Rewrite the material as a numbered list, from the line containing "What is the distance measured" through the line containing "7.23 meters", inclusive. Leave out blank lines and any picture.

> _GIVEN DATA_:
· · ·

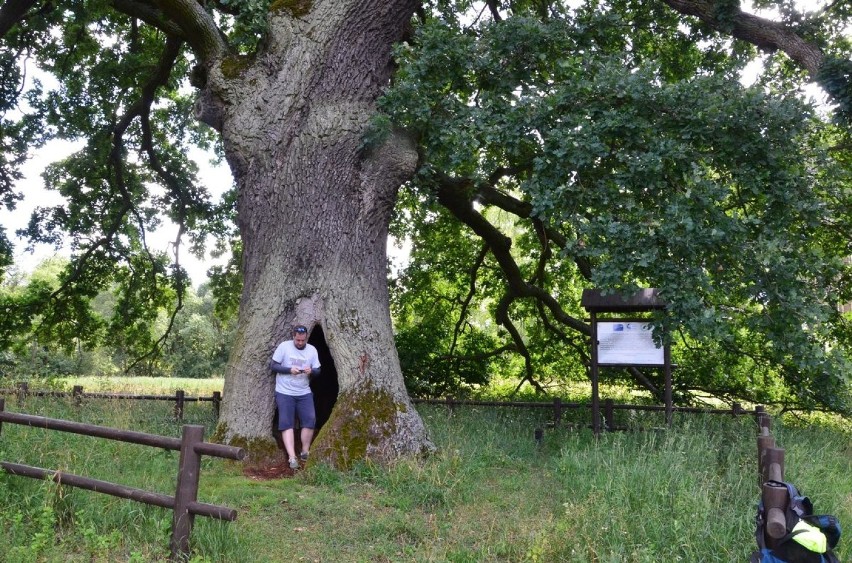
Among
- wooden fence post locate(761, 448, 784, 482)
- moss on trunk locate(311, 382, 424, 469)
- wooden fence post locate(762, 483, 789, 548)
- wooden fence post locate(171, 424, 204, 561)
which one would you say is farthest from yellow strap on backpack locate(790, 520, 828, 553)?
moss on trunk locate(311, 382, 424, 469)

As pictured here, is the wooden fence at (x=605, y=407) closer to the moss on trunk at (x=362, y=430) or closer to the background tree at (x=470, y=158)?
the background tree at (x=470, y=158)

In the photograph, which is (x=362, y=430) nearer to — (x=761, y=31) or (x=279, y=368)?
(x=279, y=368)

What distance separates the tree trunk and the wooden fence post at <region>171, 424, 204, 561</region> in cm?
295

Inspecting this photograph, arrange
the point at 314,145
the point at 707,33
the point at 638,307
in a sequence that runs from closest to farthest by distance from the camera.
Answer: the point at 314,145
the point at 638,307
the point at 707,33

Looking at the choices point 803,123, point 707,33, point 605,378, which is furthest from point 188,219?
point 803,123

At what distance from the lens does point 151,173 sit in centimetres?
1820

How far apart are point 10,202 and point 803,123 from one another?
605 inches

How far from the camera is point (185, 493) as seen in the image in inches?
208

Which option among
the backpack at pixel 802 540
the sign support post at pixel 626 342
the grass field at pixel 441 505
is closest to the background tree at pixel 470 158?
the grass field at pixel 441 505

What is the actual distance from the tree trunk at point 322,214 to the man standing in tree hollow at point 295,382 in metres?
0.28

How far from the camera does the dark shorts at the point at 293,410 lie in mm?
8484

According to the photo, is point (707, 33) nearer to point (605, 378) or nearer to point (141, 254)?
point (605, 378)

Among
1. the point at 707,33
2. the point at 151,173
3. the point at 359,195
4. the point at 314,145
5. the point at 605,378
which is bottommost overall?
the point at 605,378

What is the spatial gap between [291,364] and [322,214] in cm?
205
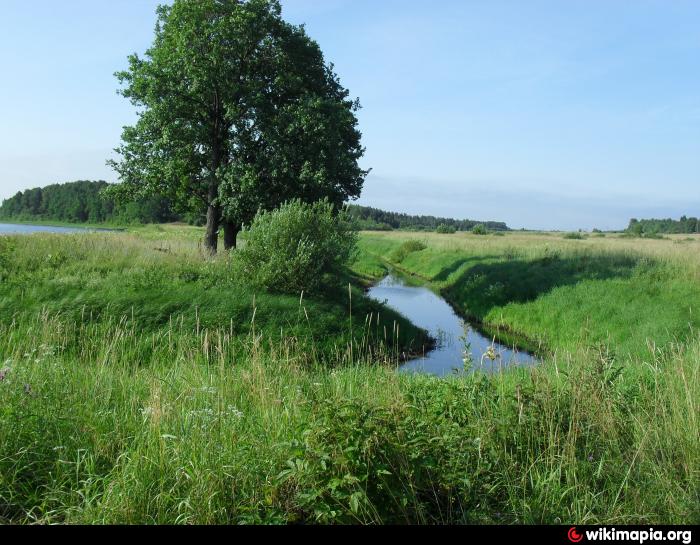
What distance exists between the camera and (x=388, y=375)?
6027mm

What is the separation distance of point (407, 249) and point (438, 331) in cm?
3260

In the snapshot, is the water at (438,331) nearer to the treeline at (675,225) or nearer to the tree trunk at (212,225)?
the tree trunk at (212,225)

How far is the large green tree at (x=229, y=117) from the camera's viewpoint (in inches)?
861

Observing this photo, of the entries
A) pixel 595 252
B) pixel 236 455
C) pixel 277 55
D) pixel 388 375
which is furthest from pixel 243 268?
pixel 595 252

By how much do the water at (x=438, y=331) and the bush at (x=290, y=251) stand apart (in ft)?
10.1

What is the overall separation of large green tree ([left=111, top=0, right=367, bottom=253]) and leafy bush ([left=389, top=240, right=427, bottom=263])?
1061 inches

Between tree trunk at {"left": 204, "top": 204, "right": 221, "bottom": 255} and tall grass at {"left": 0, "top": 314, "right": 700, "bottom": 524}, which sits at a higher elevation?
tree trunk at {"left": 204, "top": 204, "right": 221, "bottom": 255}

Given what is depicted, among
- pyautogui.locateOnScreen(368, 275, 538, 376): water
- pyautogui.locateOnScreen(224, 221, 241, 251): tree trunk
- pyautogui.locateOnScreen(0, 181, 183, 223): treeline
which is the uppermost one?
pyautogui.locateOnScreen(0, 181, 183, 223): treeline

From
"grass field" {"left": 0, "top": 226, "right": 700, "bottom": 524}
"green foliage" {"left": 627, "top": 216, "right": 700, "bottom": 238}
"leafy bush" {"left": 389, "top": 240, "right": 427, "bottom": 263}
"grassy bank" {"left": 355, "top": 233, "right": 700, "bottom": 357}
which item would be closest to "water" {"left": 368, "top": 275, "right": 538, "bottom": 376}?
"grass field" {"left": 0, "top": 226, "right": 700, "bottom": 524}

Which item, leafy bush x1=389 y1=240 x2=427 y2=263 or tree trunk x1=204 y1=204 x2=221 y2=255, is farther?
leafy bush x1=389 y1=240 x2=427 y2=263

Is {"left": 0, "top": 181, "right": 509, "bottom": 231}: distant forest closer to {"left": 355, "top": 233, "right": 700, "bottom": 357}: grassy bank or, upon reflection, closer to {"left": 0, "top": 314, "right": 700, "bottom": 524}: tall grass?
{"left": 355, "top": 233, "right": 700, "bottom": 357}: grassy bank

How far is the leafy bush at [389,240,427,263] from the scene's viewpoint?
50.6 meters
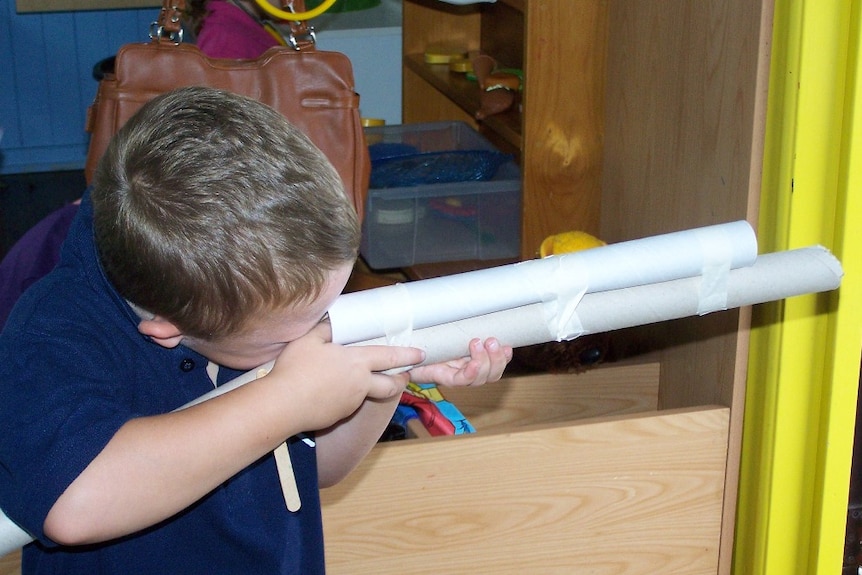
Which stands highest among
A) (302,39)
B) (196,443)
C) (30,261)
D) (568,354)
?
(302,39)

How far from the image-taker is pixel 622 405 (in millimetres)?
1274

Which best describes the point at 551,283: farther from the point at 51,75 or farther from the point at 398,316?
the point at 51,75

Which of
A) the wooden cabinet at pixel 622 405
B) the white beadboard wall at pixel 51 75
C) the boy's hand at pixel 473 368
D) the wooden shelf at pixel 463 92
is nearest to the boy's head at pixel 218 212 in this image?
the boy's hand at pixel 473 368

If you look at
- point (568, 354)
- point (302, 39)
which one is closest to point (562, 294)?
point (568, 354)

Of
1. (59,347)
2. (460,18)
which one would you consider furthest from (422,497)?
(460,18)

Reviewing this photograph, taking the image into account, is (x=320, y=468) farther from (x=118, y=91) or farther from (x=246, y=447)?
(x=118, y=91)

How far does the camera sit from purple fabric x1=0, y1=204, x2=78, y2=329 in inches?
47.7

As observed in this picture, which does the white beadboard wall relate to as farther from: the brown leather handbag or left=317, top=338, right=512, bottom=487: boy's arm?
left=317, top=338, right=512, bottom=487: boy's arm

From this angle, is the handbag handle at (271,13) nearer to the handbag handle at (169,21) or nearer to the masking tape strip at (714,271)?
the handbag handle at (169,21)

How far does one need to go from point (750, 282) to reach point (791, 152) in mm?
271

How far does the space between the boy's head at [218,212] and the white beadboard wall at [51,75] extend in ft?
10.2

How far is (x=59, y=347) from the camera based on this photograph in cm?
67

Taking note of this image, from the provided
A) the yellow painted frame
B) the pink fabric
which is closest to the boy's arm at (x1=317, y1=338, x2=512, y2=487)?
the yellow painted frame

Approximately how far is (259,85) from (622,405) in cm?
57
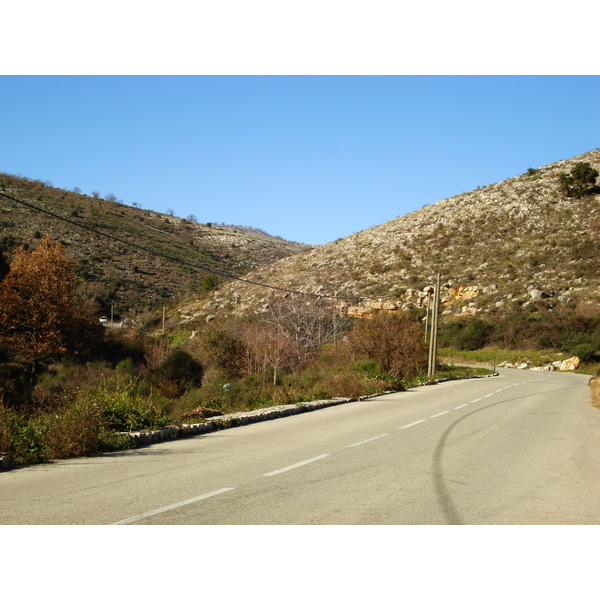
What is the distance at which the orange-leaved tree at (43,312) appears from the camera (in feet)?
105

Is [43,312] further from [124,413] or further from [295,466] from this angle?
[295,466]

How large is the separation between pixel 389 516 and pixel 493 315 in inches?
2243

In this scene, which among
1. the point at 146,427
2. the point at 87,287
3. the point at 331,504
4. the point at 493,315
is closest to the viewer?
the point at 331,504

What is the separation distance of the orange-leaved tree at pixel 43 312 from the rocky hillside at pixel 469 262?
69.7 ft

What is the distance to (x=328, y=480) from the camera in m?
7.66

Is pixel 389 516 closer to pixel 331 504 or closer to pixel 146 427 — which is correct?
pixel 331 504

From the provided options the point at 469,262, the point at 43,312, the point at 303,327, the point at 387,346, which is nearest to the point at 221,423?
the point at 387,346

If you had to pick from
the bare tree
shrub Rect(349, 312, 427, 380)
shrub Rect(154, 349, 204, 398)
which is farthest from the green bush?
the bare tree

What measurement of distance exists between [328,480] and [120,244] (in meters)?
67.3

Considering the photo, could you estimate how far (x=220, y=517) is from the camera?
5773 mm

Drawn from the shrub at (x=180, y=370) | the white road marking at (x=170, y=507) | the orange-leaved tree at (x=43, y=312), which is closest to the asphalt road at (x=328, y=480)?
the white road marking at (x=170, y=507)

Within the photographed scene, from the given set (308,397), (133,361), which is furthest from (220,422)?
(133,361)

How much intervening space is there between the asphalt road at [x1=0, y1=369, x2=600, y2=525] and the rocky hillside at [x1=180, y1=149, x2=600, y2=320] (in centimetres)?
4156

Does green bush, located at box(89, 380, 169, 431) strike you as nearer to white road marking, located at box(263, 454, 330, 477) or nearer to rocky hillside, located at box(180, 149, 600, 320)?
white road marking, located at box(263, 454, 330, 477)
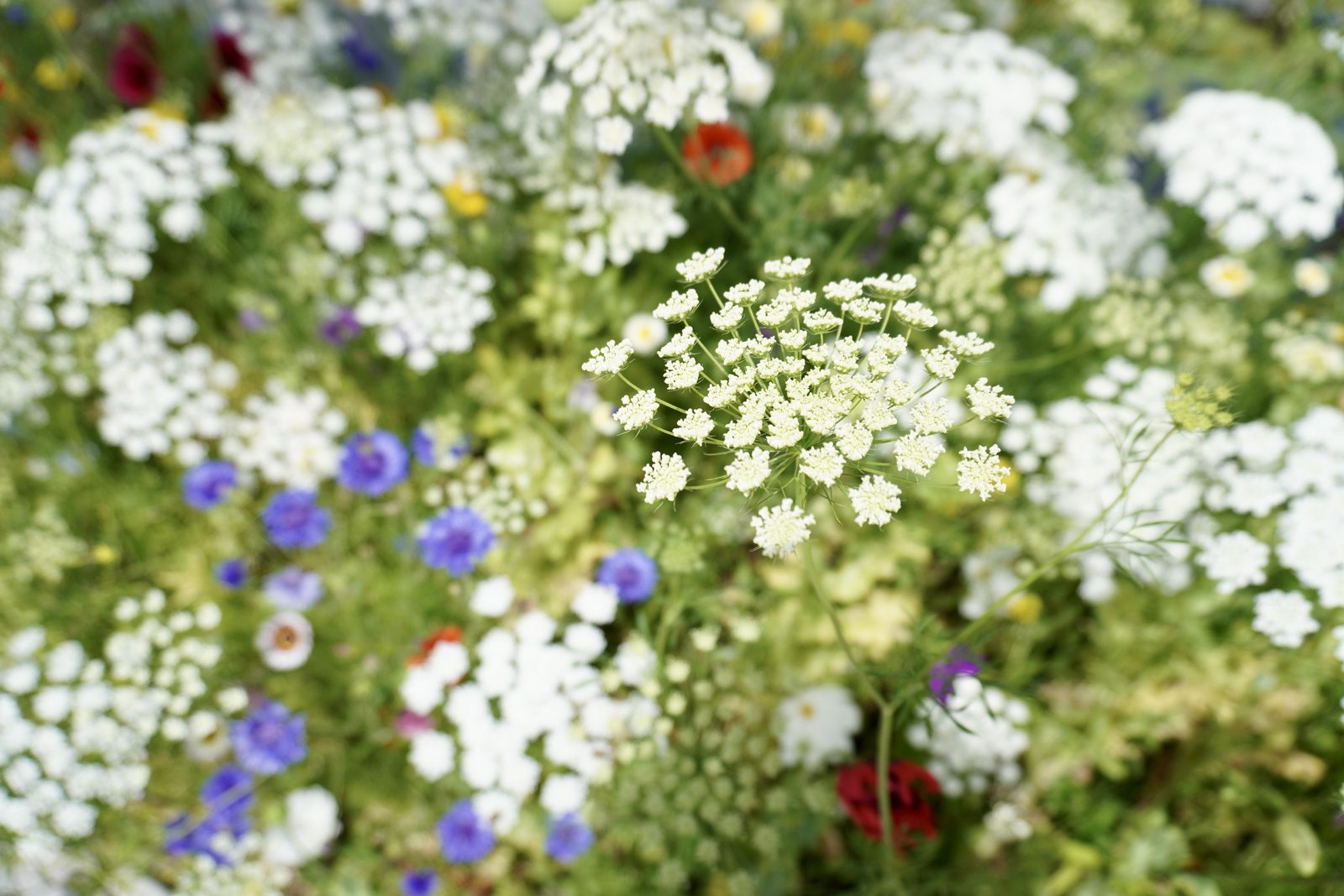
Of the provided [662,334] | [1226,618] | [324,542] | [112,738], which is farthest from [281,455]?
[1226,618]

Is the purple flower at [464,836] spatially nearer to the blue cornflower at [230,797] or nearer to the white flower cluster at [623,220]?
the blue cornflower at [230,797]

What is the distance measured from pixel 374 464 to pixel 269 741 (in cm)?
109

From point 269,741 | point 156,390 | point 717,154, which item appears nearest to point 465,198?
point 717,154

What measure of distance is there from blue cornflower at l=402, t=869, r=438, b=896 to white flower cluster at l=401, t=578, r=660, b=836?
502 mm

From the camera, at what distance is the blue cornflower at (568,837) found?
282cm

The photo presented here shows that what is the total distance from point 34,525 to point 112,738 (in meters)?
1.07

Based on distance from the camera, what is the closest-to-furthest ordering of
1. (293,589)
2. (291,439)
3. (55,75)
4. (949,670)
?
1. (949,670)
2. (293,589)
3. (291,439)
4. (55,75)

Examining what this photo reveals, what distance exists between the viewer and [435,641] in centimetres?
294

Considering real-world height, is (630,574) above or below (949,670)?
above

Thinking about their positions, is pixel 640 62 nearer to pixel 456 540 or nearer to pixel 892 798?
pixel 456 540

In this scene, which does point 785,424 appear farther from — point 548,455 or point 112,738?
point 112,738

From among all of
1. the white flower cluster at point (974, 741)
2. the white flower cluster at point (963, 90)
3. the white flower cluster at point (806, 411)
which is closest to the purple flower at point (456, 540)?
the white flower cluster at point (806, 411)

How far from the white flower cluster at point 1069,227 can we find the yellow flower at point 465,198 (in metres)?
2.17

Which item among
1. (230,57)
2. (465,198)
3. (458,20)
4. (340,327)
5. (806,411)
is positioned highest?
(458,20)
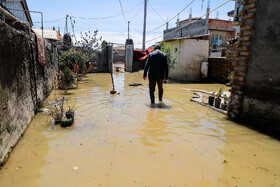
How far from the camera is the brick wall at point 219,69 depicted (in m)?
11.8

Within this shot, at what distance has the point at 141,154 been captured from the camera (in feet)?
9.44

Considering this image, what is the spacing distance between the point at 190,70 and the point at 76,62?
7.23 meters

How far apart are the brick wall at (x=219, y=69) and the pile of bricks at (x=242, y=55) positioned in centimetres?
737

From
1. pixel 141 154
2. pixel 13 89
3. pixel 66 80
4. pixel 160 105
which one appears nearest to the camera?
pixel 141 154

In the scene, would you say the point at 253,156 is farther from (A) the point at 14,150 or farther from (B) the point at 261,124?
(A) the point at 14,150

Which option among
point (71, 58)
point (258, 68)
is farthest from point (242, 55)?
point (71, 58)

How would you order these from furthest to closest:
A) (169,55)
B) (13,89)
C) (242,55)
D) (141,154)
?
(169,55) < (242,55) < (13,89) < (141,154)

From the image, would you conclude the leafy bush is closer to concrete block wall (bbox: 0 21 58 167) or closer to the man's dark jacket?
the man's dark jacket

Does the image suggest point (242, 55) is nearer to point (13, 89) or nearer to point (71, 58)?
point (13, 89)

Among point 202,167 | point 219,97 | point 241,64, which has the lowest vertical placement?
point 202,167

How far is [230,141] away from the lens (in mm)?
3480

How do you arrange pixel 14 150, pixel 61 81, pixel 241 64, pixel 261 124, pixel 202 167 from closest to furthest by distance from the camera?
pixel 202 167
pixel 14 150
pixel 261 124
pixel 241 64
pixel 61 81

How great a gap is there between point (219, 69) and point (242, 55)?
817 centimetres

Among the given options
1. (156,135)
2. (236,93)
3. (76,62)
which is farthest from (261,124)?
(76,62)
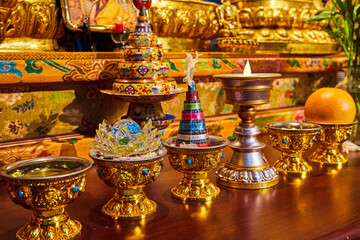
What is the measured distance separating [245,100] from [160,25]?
2.17 feet

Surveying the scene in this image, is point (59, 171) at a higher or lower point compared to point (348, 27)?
lower

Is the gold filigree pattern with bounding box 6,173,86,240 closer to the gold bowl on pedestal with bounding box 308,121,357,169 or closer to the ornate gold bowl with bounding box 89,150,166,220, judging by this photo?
the ornate gold bowl with bounding box 89,150,166,220

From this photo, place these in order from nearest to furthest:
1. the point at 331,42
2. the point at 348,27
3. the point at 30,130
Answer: the point at 30,130 → the point at 348,27 → the point at 331,42

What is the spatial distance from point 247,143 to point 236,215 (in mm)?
201

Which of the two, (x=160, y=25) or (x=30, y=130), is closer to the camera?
(x=30, y=130)

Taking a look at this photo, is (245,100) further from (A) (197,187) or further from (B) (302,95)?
(B) (302,95)

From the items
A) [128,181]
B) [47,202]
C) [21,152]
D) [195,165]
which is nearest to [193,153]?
[195,165]

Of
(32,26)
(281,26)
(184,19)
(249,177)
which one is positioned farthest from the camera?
(281,26)

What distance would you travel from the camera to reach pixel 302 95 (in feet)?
5.22

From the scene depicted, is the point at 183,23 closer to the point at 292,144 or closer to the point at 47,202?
the point at 292,144

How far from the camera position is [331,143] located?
0.98 meters

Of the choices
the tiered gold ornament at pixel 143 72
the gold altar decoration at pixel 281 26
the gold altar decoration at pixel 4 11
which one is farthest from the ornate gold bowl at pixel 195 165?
the gold altar decoration at pixel 281 26

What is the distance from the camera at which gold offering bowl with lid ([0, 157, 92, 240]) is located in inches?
20.4

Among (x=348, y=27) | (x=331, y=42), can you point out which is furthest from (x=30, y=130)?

· · ·

> _IN RESPONSE_:
1. What is the distance measured from pixel 374 464 to pixel 269 741 (in cm)?
2. 109
3. From point 269,741 | point 156,390 | point 717,154, which item appears nearest to point 465,198?
4. point 717,154
5. What measure of distance is there from blue cornflower at l=402, t=869, r=438, b=896 to white flower cluster at l=401, t=578, r=660, b=836?
6. 502 mm
7. From the camera, at what distance is the blue cornflower at (568,837) found?
8. 282cm
9. The photo presented here shows that what is the total distance from point 34,525 to point 112,738 (in meters)?
10. 1.07
11. Based on distance from the camera, what is the closest-to-furthest ordering of
12. 1. (293,589)
13. 2. (291,439)
14. 3. (55,75)
15. 4. (949,670)
16. ?
17. 1. (949,670)
18. 2. (293,589)
19. 3. (291,439)
20. 4. (55,75)
21. Examining what this photo reveals, what distance exists between the viewer and [435,641] in centimetres?
22. 294
23. Considering real-world height, is (630,574) above or below (949,670)?
24. above
25. Thinking about their positions, is pixel 640 62 nearer to pixel 456 540 or nearer to pixel 892 798?
26. pixel 456 540
27. In this scene, which does point 785,424 appear farther from — point 548,455 or point 112,738?
28. point 112,738
29. From among all of
30. 1. the white flower cluster at point (974, 741)
31. 2. the white flower cluster at point (963, 90)
32. 3. the white flower cluster at point (806, 411)
33. which is closest to the purple flower at point (456, 540)?
34. the white flower cluster at point (806, 411)
35. How far from the white flower cluster at point 1069,227 can we find the yellow flower at point 465,198 (in metres)?
36. 2.17
37. Which item among
38. 1. (230,57)
39. 2. (465,198)
40. 3. (458,20)
41. 4. (340,327)
42. 5. (806,411)
43. is positioned highest?
44. (458,20)
45. How far from the camera is the brick wall at point 219,69 depicted (in m)?
46. 11.8
47. Within this shot, at what distance has the point at 141,154 been captured from the camera (in feet)?
48. 9.44
49. Considering this image, what is the spacing distance between the point at 190,70 and the point at 76,62?
50. 7.23 meters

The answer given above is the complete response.